* [Your objective] Copy each of the entries below word for word, leaving out the pictures.

────────────────────

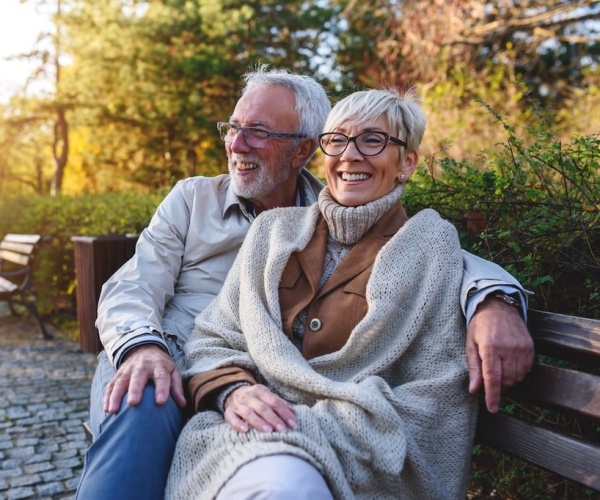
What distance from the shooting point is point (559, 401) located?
1.83 m

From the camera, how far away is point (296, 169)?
336 cm

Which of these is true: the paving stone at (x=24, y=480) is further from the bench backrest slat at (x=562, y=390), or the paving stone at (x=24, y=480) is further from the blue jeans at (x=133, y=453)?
the bench backrest slat at (x=562, y=390)

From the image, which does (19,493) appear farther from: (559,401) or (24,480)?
(559,401)

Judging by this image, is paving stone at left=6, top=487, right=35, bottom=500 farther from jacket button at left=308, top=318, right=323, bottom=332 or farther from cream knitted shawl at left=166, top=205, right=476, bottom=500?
jacket button at left=308, top=318, right=323, bottom=332

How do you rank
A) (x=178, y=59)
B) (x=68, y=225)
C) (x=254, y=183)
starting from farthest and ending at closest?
(x=178, y=59)
(x=68, y=225)
(x=254, y=183)

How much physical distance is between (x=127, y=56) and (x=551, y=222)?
18.5 meters

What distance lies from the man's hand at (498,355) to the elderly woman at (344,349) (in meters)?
0.11

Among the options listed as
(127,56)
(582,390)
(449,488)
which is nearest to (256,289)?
(449,488)

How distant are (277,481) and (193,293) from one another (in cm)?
153

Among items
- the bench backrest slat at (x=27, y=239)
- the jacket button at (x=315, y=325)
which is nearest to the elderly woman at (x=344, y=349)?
the jacket button at (x=315, y=325)

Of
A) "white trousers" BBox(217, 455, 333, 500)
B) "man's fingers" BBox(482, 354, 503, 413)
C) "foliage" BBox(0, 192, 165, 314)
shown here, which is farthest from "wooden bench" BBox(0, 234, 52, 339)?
"man's fingers" BBox(482, 354, 503, 413)

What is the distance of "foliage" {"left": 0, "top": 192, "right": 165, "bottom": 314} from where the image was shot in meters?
6.68

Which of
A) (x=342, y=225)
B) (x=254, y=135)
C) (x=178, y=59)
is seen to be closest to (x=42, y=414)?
(x=254, y=135)

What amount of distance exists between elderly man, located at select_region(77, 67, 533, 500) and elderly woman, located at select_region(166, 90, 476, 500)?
0.10 meters
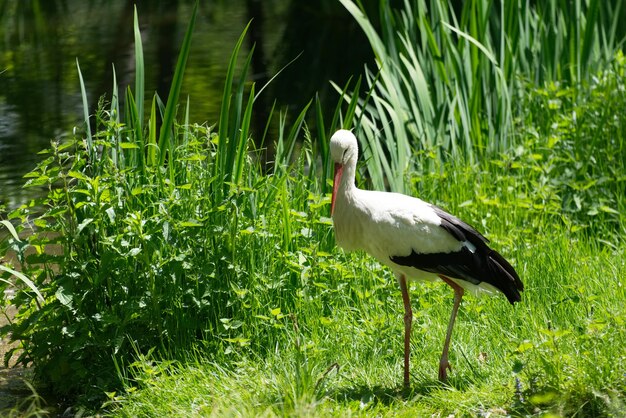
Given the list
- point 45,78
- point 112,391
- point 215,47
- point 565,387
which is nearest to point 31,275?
point 112,391

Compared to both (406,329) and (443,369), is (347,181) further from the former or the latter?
(443,369)

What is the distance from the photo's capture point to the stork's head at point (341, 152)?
417 cm

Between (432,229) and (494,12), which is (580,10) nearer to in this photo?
(494,12)

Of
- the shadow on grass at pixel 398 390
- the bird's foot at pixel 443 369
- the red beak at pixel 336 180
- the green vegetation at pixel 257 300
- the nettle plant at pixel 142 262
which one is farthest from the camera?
the nettle plant at pixel 142 262

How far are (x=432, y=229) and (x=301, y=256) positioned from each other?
79 cm

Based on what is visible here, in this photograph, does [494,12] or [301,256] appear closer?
[301,256]

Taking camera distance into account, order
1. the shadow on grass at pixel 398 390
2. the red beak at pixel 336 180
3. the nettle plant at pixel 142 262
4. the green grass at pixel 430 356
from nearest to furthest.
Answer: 1. the green grass at pixel 430 356
2. the shadow on grass at pixel 398 390
3. the red beak at pixel 336 180
4. the nettle plant at pixel 142 262

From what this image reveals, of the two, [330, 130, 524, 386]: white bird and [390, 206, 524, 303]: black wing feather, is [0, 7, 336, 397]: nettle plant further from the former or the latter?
[390, 206, 524, 303]: black wing feather

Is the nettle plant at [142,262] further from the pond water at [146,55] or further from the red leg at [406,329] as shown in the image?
the pond water at [146,55]

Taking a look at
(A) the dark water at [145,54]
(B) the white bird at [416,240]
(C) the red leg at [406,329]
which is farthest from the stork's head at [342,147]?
(A) the dark water at [145,54]

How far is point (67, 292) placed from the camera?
4.25 meters

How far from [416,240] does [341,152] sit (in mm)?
527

────────────────────

* [Correct response]
What distance from the shooting point is point (559, 401) located?
1.83 m

From the camera, how far away is point (296, 169)?
336 cm

Which of these is true: the paving stone at (x=24, y=480) is further from the bench backrest slat at (x=562, y=390), or the paving stone at (x=24, y=480) is further from the blue jeans at (x=133, y=453)?
the bench backrest slat at (x=562, y=390)

From the image, which does (19,493) appear farther from: (559,401) or (24,480)?
(559,401)

Judging by this image, is paving stone at left=6, top=487, right=35, bottom=500 farther from jacket button at left=308, top=318, right=323, bottom=332 or farther from cream knitted shawl at left=166, top=205, right=476, bottom=500?
jacket button at left=308, top=318, right=323, bottom=332

How do you rank
A) (x=178, y=59)
B) (x=68, y=225)
C) (x=254, y=183)
starting from farthest and ending at closest?
(x=178, y=59)
(x=68, y=225)
(x=254, y=183)

How much physical distance is between (x=127, y=56) and (x=551, y=222)?
18.5 meters

What distance lies from the man's hand at (498,355) to the elderly woman at (344,349) (in meters)?
0.11

Among the options listed as
(127,56)
(582,390)
(449,488)
which is nearest to (256,289)?
(449,488)

How distant are (277,481) and (193,293) from one another (in cm)?
153

Among items
- the bench backrest slat at (x=27, y=239)
- the jacket button at (x=315, y=325)
which is nearest to the elderly woman at (x=344, y=349)?
the jacket button at (x=315, y=325)

Of
A) "white trousers" BBox(217, 455, 333, 500)
B) "man's fingers" BBox(482, 354, 503, 413)
C) "foliage" BBox(0, 192, 165, 314)
shown here, which is farthest from "wooden bench" BBox(0, 234, 52, 339)?
"man's fingers" BBox(482, 354, 503, 413)

What is the distance of "foliage" {"left": 0, "top": 192, "right": 165, "bottom": 314} from where the image was shot in meters?
6.68

Which of
A) (x=342, y=225)
B) (x=254, y=135)
C) (x=178, y=59)
is seen to be closest to (x=42, y=414)?
(x=254, y=135)

What amount of distance exists between elderly man, located at select_region(77, 67, 533, 500) and elderly woman, located at select_region(166, 90, 476, 500)?
0.10 meters
Given the list
- point 45,78
- point 112,391
- point 215,47
- point 565,387
which is nearest to point 31,275?
point 112,391

Compared to both (406,329) and (443,369), is (347,181) further from the former or the latter?
(443,369)

What is the distance from the photo's capture point to the stork's head at point (341, 152)?
417 cm

Between (432,229) and (494,12), which is (580,10) nearer to in this photo?
(494,12)

Of
- the shadow on grass at pixel 398 390
- the bird's foot at pixel 443 369
- the red beak at pixel 336 180
- the green vegetation at pixel 257 300
- the nettle plant at pixel 142 262
which one is farthest from the camera?
the nettle plant at pixel 142 262

How far are (x=432, y=229) and (x=301, y=256) positioned from each other?
79 cm

Based on what is visible here, in this photograph, does [494,12] or [301,256] appear closer?
[301,256]

Taking camera distance into account, order
1. the shadow on grass at pixel 398 390
2. the red beak at pixel 336 180
3. the nettle plant at pixel 142 262
4. the green grass at pixel 430 356
from nearest to furthest.
Answer: 1. the green grass at pixel 430 356
2. the shadow on grass at pixel 398 390
3. the red beak at pixel 336 180
4. the nettle plant at pixel 142 262

From what this image reveals, of the two, [330, 130, 524, 386]: white bird and [390, 206, 524, 303]: black wing feather, is [0, 7, 336, 397]: nettle plant further from the former or the latter?
[390, 206, 524, 303]: black wing feather

Is the nettle plant at [142,262] further from the pond water at [146,55] or further from the red leg at [406,329] as shown in the image?
the pond water at [146,55]

Taking a look at
(A) the dark water at [145,54]
(B) the white bird at [416,240]
(C) the red leg at [406,329]
which is farthest from the stork's head at [342,147]?
(A) the dark water at [145,54]

How far is point (67, 292) placed from the camera?
4.25 meters

How far from [416,240] does [341,152] sit (in mm)?
527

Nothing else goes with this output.